- _Exercise requirements_:
Repeat the text of each entry below word for word. Leave the pictures out of your answer.

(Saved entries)
>>

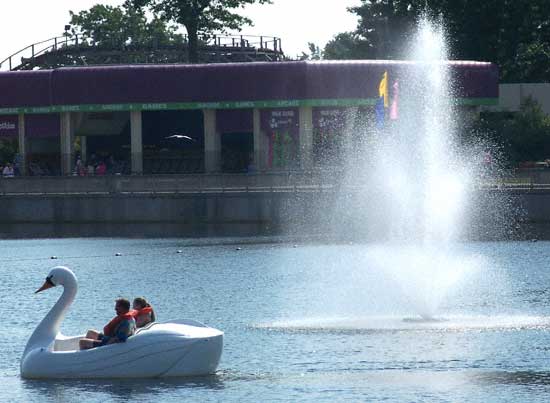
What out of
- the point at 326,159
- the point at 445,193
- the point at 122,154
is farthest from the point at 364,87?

<<

- _Solution to the problem_:
What out of
- the point at 326,159
- the point at 445,193
- the point at 122,154
is farthest from the point at 364,87?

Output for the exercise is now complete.